DATA TO PROCESS:
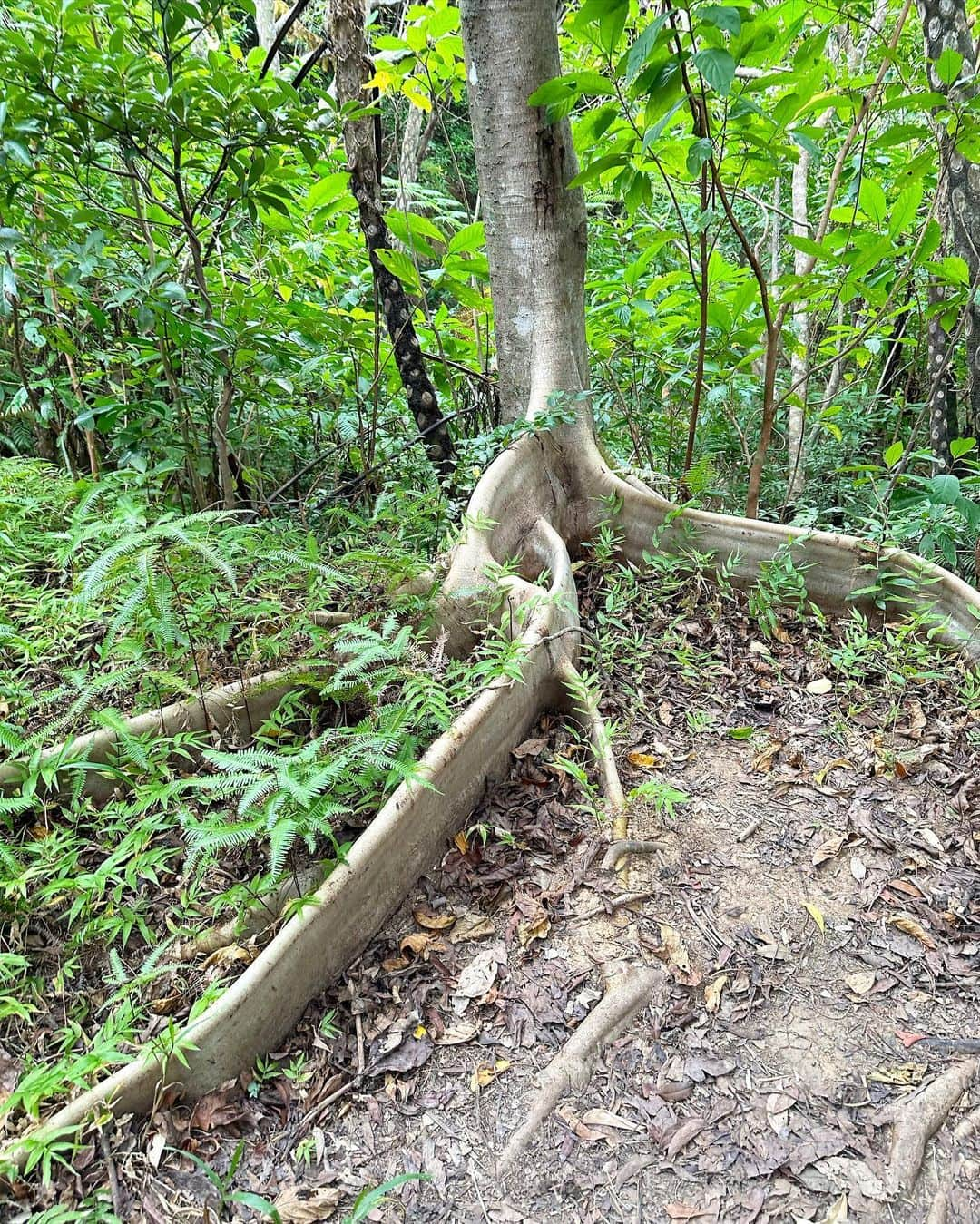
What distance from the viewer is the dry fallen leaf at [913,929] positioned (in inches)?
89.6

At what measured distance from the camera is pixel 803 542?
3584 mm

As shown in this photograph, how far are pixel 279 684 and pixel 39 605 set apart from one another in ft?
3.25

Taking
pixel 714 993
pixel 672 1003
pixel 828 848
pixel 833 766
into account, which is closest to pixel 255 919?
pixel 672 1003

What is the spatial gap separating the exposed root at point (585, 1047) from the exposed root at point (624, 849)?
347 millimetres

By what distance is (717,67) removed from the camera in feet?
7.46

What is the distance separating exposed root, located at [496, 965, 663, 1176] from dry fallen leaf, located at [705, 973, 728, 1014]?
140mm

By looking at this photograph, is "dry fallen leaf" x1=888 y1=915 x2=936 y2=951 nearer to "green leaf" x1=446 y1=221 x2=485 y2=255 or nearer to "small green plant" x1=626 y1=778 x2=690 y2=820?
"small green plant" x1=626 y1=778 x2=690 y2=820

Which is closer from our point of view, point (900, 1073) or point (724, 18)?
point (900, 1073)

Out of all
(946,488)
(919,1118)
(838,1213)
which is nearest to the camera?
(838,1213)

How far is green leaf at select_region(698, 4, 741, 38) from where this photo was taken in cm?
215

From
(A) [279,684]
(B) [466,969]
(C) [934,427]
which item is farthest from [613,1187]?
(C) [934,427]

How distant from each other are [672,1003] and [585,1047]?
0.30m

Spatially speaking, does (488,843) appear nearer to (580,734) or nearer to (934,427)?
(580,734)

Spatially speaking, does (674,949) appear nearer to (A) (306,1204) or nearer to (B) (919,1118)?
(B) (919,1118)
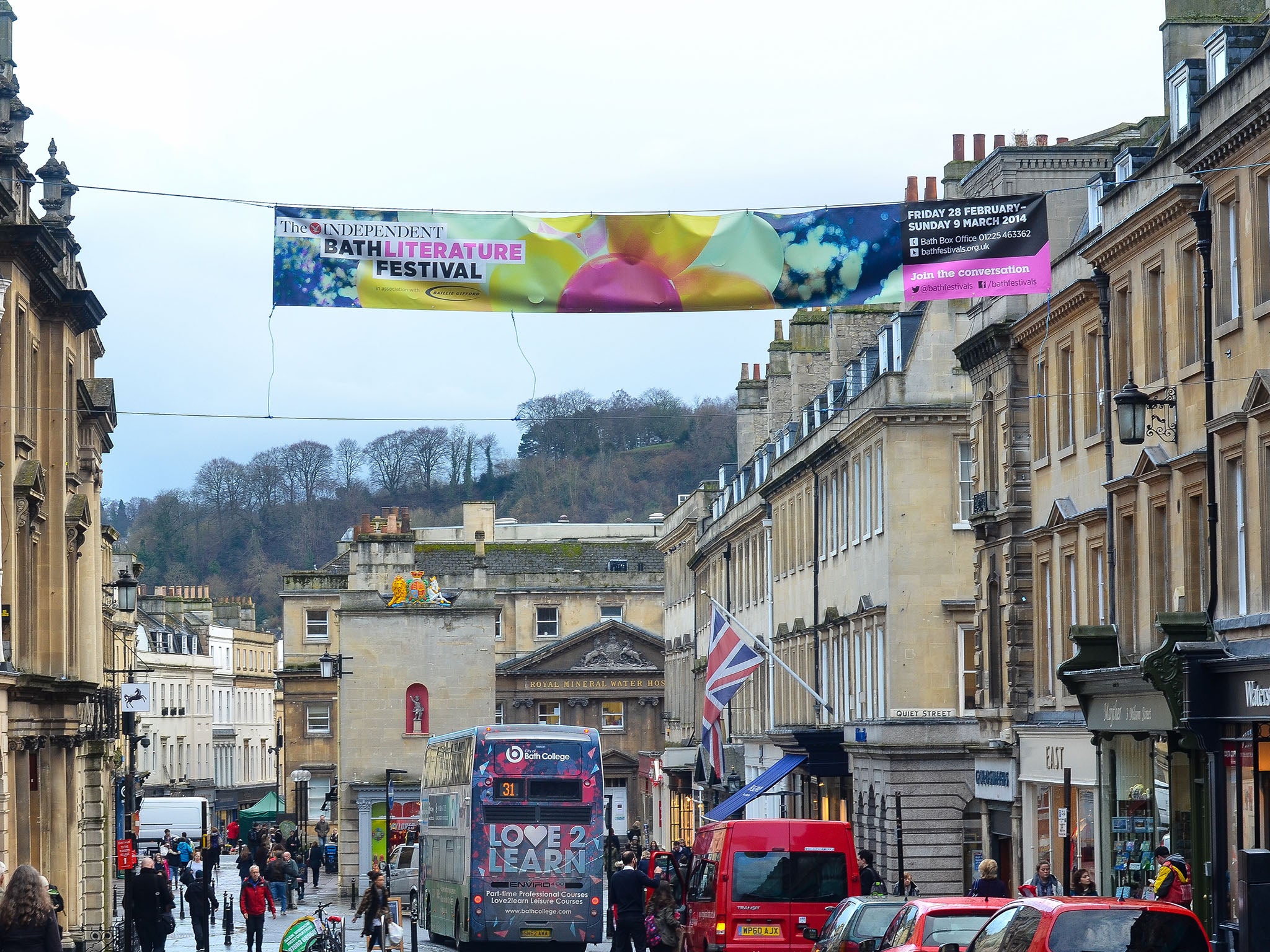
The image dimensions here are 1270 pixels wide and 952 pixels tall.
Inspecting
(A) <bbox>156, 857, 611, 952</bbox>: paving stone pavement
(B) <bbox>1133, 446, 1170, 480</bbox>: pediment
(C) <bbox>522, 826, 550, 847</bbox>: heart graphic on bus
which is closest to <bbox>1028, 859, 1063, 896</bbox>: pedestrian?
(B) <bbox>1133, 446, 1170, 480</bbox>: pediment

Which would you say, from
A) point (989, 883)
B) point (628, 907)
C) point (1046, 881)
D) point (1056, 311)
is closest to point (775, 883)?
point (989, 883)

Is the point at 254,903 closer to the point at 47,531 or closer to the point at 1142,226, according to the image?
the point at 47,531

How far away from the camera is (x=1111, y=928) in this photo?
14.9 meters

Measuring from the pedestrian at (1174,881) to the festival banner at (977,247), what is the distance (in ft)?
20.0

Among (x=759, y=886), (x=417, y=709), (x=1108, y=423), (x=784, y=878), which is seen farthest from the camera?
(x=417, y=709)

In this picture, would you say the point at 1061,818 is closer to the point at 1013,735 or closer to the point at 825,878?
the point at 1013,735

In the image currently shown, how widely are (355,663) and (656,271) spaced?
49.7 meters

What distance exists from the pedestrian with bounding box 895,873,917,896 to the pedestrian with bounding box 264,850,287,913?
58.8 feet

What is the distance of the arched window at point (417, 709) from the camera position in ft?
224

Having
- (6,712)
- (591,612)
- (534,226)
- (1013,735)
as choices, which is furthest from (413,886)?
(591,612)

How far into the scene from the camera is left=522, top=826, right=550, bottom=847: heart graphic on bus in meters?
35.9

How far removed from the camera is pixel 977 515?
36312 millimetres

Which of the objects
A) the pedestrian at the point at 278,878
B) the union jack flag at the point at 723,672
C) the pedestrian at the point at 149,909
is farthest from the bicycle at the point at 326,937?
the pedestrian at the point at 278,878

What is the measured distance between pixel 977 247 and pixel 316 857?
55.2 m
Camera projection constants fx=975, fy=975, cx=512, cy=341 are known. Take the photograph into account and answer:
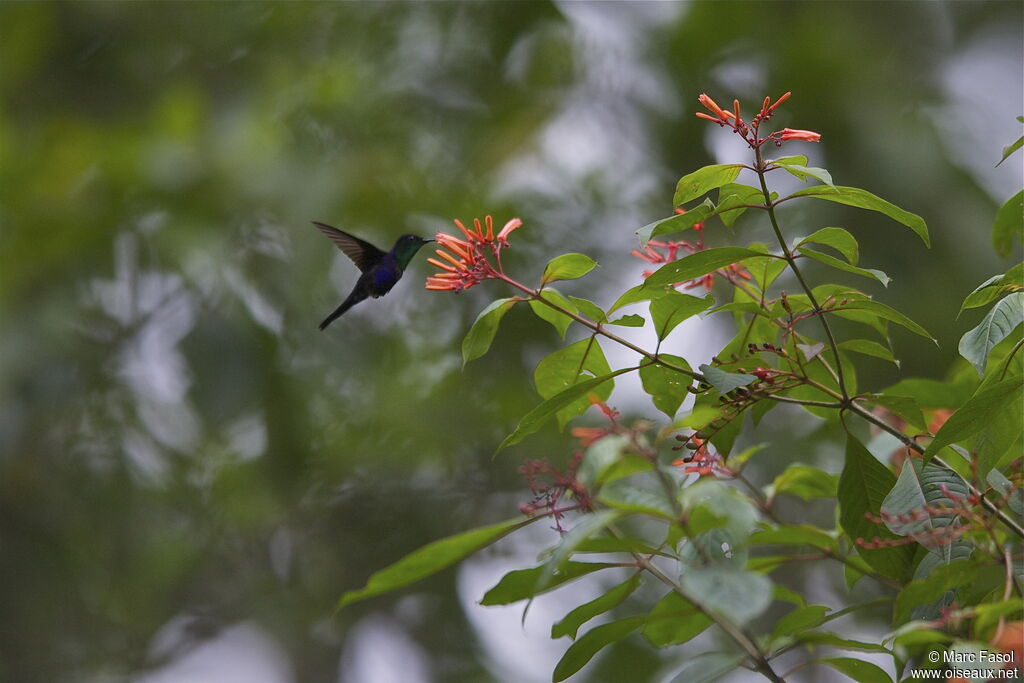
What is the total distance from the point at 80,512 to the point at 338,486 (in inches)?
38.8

STATED TASK:
Word for word, quote the lines above. Omit the pictures.

SOLUTION TO THIS PROBLEM:
What distance from the viewer is the dry fallen leaf at [913,929] positioned (in inches)?
89.6

At what measured distance from the camera is pixel 803 542?
3584 mm

As shown in this photograph, how far are pixel 279 684 and pixel 39 605 set apart from one another in ft?
3.25

Taking
pixel 714 993
pixel 672 1003
pixel 828 848
pixel 833 766
into account, which is closest to pixel 255 919?
pixel 672 1003

What is the spatial gap separating the exposed root at point (585, 1047) from the exposed root at point (624, 849)?
347 millimetres

By what distance is (717,67) removed from the camera in feet?
7.46

What is the distance separating exposed root, located at [496, 965, 663, 1176] from dry fallen leaf, located at [705, 973, 728, 1014]?
140mm

By looking at this photograph, is "dry fallen leaf" x1=888 y1=915 x2=936 y2=951 nearer to "green leaf" x1=446 y1=221 x2=485 y2=255 or nearer to "small green plant" x1=626 y1=778 x2=690 y2=820?
"small green plant" x1=626 y1=778 x2=690 y2=820

Which is closer from our point of view, point (900, 1073) or point (724, 18)?
point (900, 1073)

Out of all
(946,488)
(919,1118)
(838,1213)
which is nearest to the camera?
(838,1213)

How far is green leaf at select_region(698, 4, 741, 38) from where this photo was taken in cm?
215

From
(A) [279,684]
(B) [466,969]
(C) [934,427]
which item is farthest from [613,1187]?
(C) [934,427]

How distant from each other are [672,1003] and [585,1047]?
0.30m

Spatially speaking, does (488,843) appear nearer to (580,734) or nearer to (934,427)?
(580,734)

Spatially speaking, does (674,949) appear nearer to (A) (306,1204) or nearer to (B) (919,1118)?
(B) (919,1118)
The image dimensions here are 1270 pixels wide and 952 pixels tall.
Inspecting
(A) <bbox>156, 857, 611, 952</bbox>: paving stone pavement
(B) <bbox>1133, 446, 1170, 480</bbox>: pediment
(C) <bbox>522, 826, 550, 847</bbox>: heart graphic on bus
which is closest to <bbox>1028, 859, 1063, 896</bbox>: pedestrian?
(B) <bbox>1133, 446, 1170, 480</bbox>: pediment

Which would you say, from
A) point (989, 883)
B) point (628, 907)
C) point (1046, 881)
D) point (1056, 311)
is closest to point (775, 883)?
point (989, 883)

Is the point at 254,903 closer to the point at 47,531 or closer to the point at 1142,226, according to the image?
the point at 47,531

How far away from the camera is (x=1111, y=928) in this photo?
14.9 meters

Measuring from the pedestrian at (1174,881) to the festival banner at (977,247), what is the distance (in ft)?
20.0

Among (x=759, y=886), (x=417, y=709), (x=1108, y=423), (x=784, y=878), which is seen farthest from the camera?
(x=417, y=709)

In this picture, would you say the point at 1061,818 is closer to the point at 1013,735 or closer to the point at 825,878?
the point at 1013,735

In the image currently shown, how widely are (355,663) and (656,271) spaced?
49.7 meters

What distance exists from the pedestrian with bounding box 895,873,917,896 to the pedestrian with bounding box 264,850,287,913?
58.8 feet

What is the distance of the arched window at point (417, 709) from the camera position in ft?
224

Having
- (6,712)
- (591,612)
- (534,226)
- (1013,735)
as choices, which is furthest from (413,886)?
(591,612)

How far into the scene from the camera is left=522, top=826, right=550, bottom=847: heart graphic on bus in meters?
35.9

How far removed from the camera is pixel 977 515?
36312 millimetres

Which of the objects
A) the pedestrian at the point at 278,878
B) the union jack flag at the point at 723,672
C) the pedestrian at the point at 149,909
is farthest from the bicycle at the point at 326,937?
the pedestrian at the point at 278,878

What is the measured distance between pixel 977 247 and pixel 316 857?
55.2 m
Camera projection constants fx=975, fy=975, cx=512, cy=341 are known. Take the photograph into account and answer:
What is the total distance from the point at 80,512 to the point at 338,486 (in inches)?
38.8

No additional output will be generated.